So many nights end like this, when I was supposed to run one stinking errand that I ultimately forgot. Sometimes it’s picking up Dwight’s psycho doggie meds, sometimes it’s a forgotten loaf of bread or gallon of milk, and then there’s nights like this — when my choices have predestined me to yet another night of angst and no sleep.

We have one boy who sleeps in underpants. Another who still needs the pull-up. And last night I used the very last pull-up, which meant I had to make a run to the store for more today while I was work. Which, of course, I forgot to do.

Chris Farley is El Nino

Chris Farley is El Nino

By the time I got everyone home and fed, the skies opened up and a horribly misplaced February thunderstorm rolled in. The boys whimpered. Then they cried. Then they clung to me with the force of mutant spider monkeys armed with duct tape. And I realized that there wasn’t a single pull-up in the entire house.

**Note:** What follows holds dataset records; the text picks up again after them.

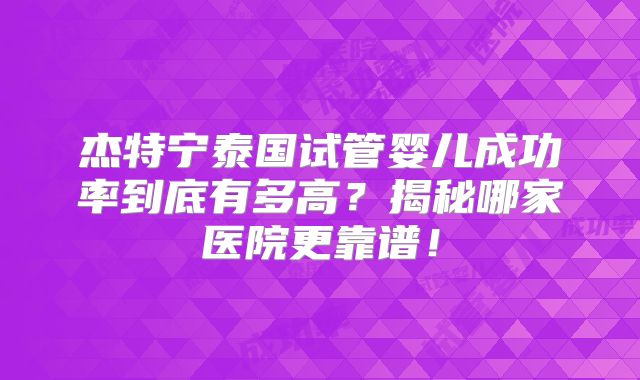 杰特宁泰国试管婴儿成功率到底有多高？揭秘哪家医院更靠谱！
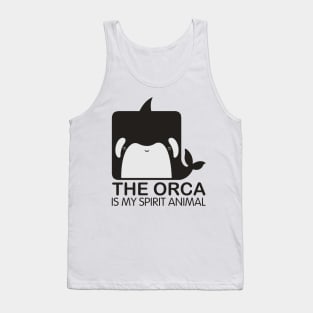 The Orca Is My Spirit Animal Funny Tank Top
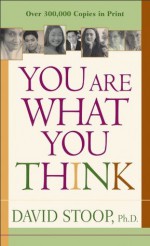 You Are What You Think - David Stoop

I peeled the boys off me at bedtime with lots of snuggles and promises that I’d be right outside the door. I bribed my way out of there by turning on an extra night light and letting them sleep in the same bed.

Think of me at 3:30am, when one of them will absolutely have peed on the other. I will be cleaning and consoling little boys, changing sheets, and cursing El Nino for bringing a February thunderstorm that made a forgotten trip to the store that much worse.